++++ Text

We now show that this subnet converges to $x$.

Let $U$ be a neighborhood of $x$. Because $x$ is an accumulation point, $\exists \alpha$ such that $f(\alpha) \in U$. The position $(\alpha, U)$ is then the start of a tail of $gf$.

If $\alpha \to \beta,\ U \supseteq V$, then $f(\beta) \in V \subseteq U$, so this tail is indeed contained inside of $U$.


Compactness and SubNets

Equipped with this key connection between accumulation points and convergent subsequences, we can prove that a subspace $C \subseteq X$ is compact precisely when every net in $C$ has a convergent subnet.

As a reminder, a subspsace $C$ is defined to be compact when every collection of open sets covering $C$ has a finite sub-collection covering $C$.

An equivalent characterization of compactness is:

A subspace $C$ is compact precisely when for every collection of closed sets with the finite intersection property, the intersection of the collection is non-empty.

A collection has finite intersection property iff finite intersections of its sets are non-empty.



We assume that our space is compact, and we consider an arbitrary net $f : J \to C$.

Consider the set of tails:

$$ \{f(\alpha_\to) \ |\ \alpha \in J\} $$

This set has the finite intersection property. If we have: $f(\alpha_\to) \cap f(\beta_\to)$, then this is the set:

$$ \{f(\gamma) \ |\ \alpha \to \gamma, \ \beta \to \gamma \} $$

By forward directedness, ther always exists a $\gamma$ succeeding both $\alpha$ and $\beta$, so this set is non-empty.

By compactness, there exists a point $x$ in the intersection of all of these tails. This means that $\forall \alpha$ there exists a $\beta \leftarrow \alpha$, with $x = f(\beta)$.

++++++++

__Exercise tasks__:
1. Decide whether each statement agrees with the passage on nets and compactness. Answer yes or no, and quote the words of the passage that decide it.
(a) A collection has the finite intersection property exactly when finite intersections of its sets are non-empty.
(b) A subspace is compact when every collection of closed sets covering it has a finite sub-collection covering it.
(c) The argument about the set of tails assumes that the space is compact.
2. Answer these questions using the passage on nets and compactness.
(a) The position $(\alpha, U)$ is the start of what?
(b) What is the section heading in the passage?
(c) What guarantees a point $x$ in the intersection of all the tails?
3. Reproduce word for word the part of the passage on nets and compactness starting at "If $\alpha \to" and ending at "collection is non-empty.".

++++ Listed records

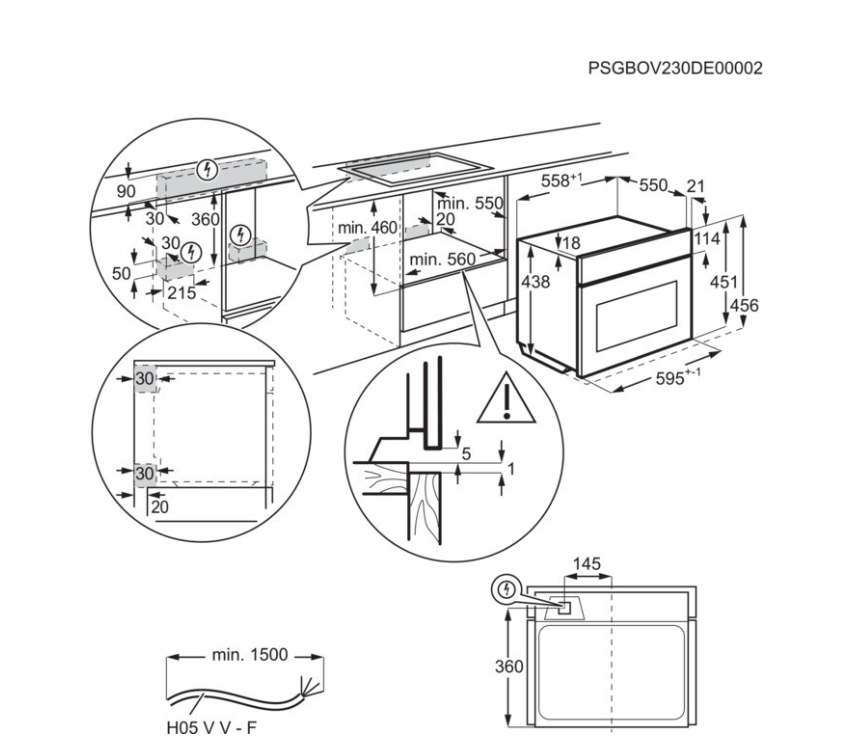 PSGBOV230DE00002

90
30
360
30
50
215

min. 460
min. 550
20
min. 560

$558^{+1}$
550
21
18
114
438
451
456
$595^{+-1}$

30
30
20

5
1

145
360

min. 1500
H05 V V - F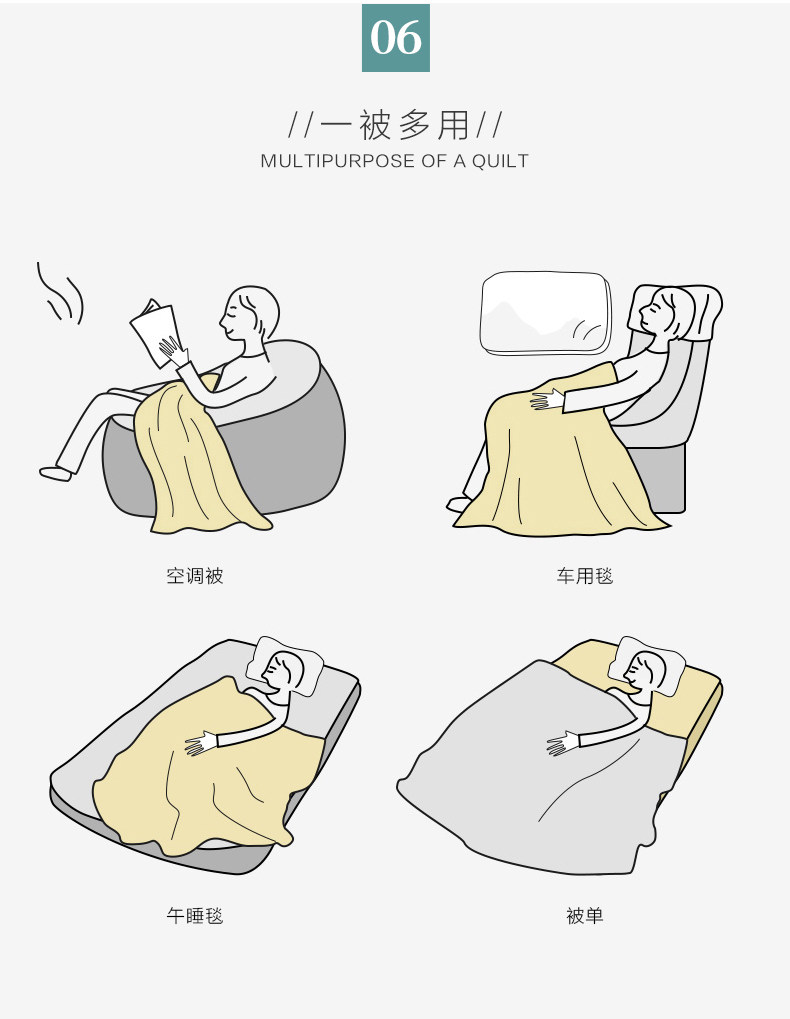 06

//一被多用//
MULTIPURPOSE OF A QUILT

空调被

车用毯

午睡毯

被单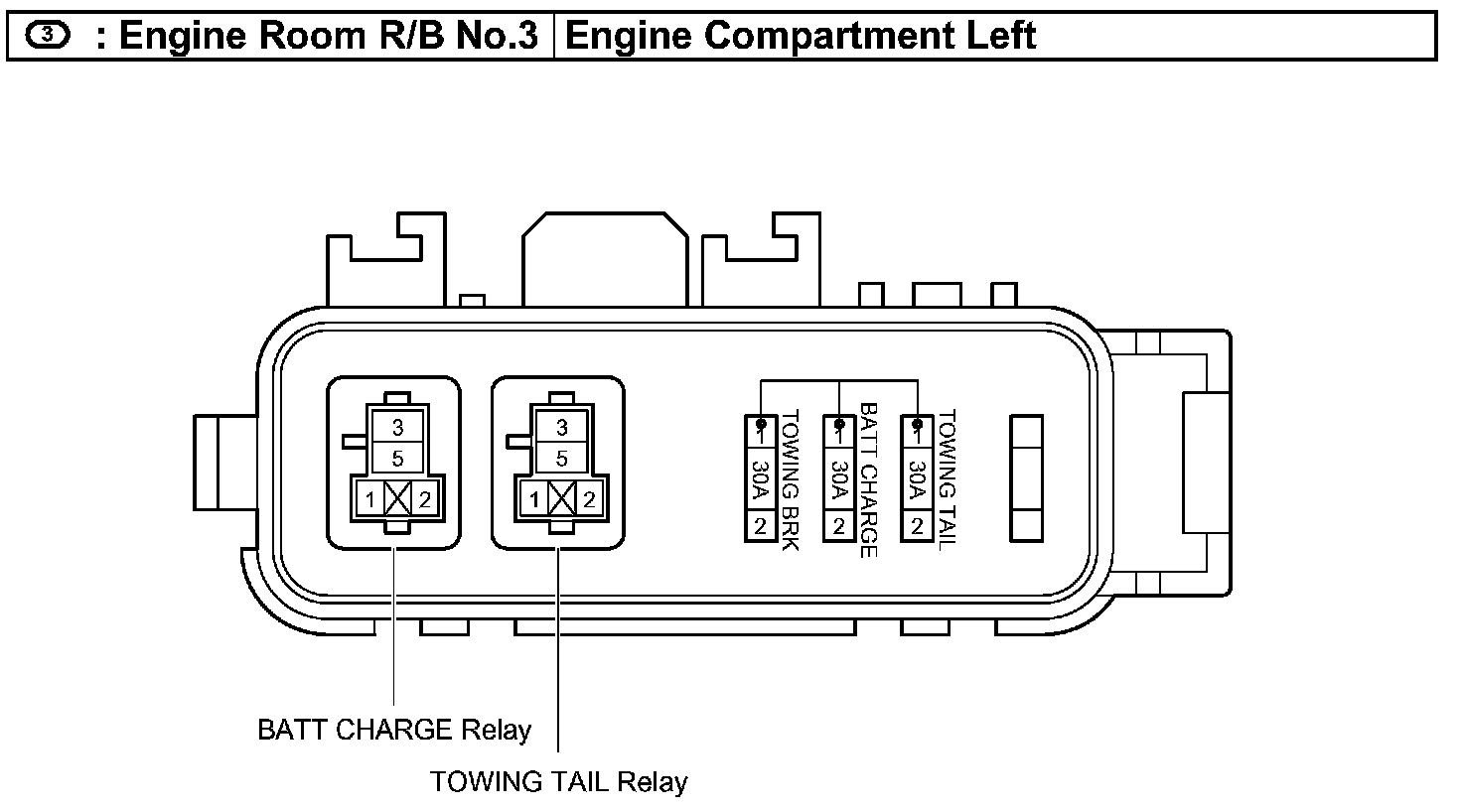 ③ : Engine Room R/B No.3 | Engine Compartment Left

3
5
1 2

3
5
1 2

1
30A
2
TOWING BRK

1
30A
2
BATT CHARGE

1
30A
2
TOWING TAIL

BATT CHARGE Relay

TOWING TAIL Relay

++++++++

__Solutions in order__:
1.
(a) Yes: "A collection has finite intersection property iff finite intersections of its sets are non-empty."
(b) No: "a subspsace $C$ is defined to be compact when every collection of open sets covering $C$ has a finite sub-collection covering $C$."
(c) Yes: "We assume that our space is compact, and we consider an arbitrary net $f : J \to C$."

2.
(a) A tail of $gf$.
(b) "Compactness and SubNets".
(c) Compactness.

3.
If $\alpha \to \beta,\ U \supseteq V$, then $f(\beta) \in V \subseteq U$, so this tail is indeed contained inside of $U$.


Compactness and SubNets

Equipped with this key connection between accumulation points and convergent subsequences, we can prove that a subspace $C \subseteq X$ is compact precisely when every net in $C$ has a convergent subnet.

As a reminder, a subspsace $C$ is defined to be compact when every collection of open sets covering $C$ has a finite sub-collection covering $C$.

An equivalent characterization of compactness is:

A subspace $C$ is compact precisely when for every collection of closed sets with the finite intersection property, the intersection of the collection is non-empty.